TASK DESCRIPTION: For every line of the material below, check for the string "evaluated" and return the line if it is there.

INPUT FOR THIS TASK:

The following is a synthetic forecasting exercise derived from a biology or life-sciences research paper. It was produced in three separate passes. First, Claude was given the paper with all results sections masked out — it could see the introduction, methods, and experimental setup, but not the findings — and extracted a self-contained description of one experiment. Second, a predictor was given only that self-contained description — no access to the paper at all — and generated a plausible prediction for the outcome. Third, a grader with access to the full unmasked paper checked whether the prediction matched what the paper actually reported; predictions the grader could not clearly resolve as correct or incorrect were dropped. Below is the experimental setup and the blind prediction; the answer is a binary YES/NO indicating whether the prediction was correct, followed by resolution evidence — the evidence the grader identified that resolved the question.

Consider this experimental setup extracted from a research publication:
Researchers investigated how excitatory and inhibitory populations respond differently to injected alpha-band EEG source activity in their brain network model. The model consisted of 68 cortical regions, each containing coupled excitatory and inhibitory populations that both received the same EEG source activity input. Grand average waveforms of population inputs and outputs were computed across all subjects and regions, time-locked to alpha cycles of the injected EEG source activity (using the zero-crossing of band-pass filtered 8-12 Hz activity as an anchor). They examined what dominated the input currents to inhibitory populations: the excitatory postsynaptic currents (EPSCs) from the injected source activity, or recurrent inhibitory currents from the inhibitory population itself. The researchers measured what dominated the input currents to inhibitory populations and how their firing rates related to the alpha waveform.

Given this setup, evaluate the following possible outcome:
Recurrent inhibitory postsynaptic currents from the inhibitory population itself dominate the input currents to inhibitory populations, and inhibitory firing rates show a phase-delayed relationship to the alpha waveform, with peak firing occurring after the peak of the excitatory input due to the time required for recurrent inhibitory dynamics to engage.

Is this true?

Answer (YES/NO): NO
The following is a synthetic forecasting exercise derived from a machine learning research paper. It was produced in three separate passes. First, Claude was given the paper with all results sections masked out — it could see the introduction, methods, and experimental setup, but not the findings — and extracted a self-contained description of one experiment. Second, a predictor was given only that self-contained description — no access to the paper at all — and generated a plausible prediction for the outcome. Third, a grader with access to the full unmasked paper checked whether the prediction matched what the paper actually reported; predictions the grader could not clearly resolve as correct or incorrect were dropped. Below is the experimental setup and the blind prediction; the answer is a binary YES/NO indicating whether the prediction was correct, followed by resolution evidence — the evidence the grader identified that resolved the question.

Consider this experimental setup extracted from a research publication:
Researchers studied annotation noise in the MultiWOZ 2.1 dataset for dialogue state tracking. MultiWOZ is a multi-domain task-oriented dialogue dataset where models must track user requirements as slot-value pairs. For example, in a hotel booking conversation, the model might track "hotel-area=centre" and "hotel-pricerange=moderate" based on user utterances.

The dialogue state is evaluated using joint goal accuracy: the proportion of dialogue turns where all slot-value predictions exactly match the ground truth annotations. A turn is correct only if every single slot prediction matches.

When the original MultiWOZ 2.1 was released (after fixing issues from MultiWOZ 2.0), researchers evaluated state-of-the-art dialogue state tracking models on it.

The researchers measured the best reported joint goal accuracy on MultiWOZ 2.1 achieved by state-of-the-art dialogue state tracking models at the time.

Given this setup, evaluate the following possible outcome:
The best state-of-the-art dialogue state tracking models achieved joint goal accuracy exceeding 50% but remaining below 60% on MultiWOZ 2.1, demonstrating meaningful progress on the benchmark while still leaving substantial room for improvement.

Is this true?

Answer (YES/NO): YES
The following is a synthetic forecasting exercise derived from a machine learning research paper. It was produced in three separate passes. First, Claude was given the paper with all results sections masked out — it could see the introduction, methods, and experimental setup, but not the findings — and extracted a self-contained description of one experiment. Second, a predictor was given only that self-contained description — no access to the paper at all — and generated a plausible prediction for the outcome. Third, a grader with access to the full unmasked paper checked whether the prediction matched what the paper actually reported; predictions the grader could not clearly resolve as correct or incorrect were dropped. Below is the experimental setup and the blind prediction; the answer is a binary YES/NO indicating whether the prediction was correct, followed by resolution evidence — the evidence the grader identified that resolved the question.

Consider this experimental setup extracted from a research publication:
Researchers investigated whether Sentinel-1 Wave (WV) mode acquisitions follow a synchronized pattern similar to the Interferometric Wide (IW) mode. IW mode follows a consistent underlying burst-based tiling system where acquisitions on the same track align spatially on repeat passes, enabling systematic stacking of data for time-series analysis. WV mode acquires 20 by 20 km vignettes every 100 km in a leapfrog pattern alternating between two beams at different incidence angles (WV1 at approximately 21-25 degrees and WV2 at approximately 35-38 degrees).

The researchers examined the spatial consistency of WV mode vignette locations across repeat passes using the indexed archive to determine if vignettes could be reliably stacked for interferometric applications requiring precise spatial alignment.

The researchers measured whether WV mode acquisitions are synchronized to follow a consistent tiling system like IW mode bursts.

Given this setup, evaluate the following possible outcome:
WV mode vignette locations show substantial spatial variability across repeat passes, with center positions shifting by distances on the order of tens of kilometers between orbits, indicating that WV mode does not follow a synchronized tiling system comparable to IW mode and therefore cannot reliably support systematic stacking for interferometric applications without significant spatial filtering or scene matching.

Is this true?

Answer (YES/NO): NO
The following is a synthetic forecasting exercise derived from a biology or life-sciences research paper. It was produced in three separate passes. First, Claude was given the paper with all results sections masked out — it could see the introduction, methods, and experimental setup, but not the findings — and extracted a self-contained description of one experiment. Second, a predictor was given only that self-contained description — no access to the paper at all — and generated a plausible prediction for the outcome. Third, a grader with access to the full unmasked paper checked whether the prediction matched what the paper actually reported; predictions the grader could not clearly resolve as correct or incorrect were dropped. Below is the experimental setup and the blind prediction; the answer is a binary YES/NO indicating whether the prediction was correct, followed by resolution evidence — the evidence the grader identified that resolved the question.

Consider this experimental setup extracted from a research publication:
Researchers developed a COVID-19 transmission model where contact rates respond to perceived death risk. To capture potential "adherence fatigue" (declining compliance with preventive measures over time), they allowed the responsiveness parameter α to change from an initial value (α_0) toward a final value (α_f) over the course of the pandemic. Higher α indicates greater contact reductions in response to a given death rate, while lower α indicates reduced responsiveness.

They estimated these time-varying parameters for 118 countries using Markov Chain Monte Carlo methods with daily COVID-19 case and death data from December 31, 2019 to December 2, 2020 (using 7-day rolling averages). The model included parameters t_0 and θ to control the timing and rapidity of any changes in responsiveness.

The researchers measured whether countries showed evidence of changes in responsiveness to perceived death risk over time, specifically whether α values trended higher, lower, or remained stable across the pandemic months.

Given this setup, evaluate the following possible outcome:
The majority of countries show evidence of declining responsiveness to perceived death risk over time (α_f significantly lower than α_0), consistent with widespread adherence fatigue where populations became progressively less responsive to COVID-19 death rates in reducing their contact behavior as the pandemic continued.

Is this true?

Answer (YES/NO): YES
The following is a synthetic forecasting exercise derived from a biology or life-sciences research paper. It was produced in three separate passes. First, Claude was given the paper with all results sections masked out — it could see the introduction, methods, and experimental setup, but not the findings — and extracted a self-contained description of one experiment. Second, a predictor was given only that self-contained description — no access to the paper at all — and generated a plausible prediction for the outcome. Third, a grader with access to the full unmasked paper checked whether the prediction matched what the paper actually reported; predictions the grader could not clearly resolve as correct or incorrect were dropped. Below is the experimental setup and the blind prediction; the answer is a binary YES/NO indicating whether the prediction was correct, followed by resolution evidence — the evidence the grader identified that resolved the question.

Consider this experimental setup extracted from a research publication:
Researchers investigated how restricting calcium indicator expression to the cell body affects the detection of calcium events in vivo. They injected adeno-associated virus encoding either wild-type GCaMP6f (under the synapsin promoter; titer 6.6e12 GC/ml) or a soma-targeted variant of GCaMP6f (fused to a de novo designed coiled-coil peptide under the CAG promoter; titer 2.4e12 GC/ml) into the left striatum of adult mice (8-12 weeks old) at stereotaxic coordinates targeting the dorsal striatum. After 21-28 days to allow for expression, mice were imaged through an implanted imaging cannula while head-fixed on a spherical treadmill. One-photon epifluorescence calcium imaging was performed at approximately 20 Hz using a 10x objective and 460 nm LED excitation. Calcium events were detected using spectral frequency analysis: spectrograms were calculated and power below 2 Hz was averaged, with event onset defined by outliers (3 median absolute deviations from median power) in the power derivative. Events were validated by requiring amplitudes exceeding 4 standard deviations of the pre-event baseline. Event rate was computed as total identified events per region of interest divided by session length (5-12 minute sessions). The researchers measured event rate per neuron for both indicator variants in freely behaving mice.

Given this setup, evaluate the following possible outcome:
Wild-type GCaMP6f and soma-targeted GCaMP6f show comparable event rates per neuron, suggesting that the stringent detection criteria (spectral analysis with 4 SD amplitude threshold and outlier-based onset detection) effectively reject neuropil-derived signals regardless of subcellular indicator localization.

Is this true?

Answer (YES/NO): NO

ANSWER BOX:
The dialogue state is evaluated using joint goal accuracy: the proportion of dialogue turns where all slot-value predictions exactly match the ground truth annotations. A turn is correct only if every single slot prediction matches.
When the original MultiWOZ 2.1 was released (after fixing issues from MultiWOZ 2.0), researchers evaluated state-of-the-art dialogue state tracking models on it.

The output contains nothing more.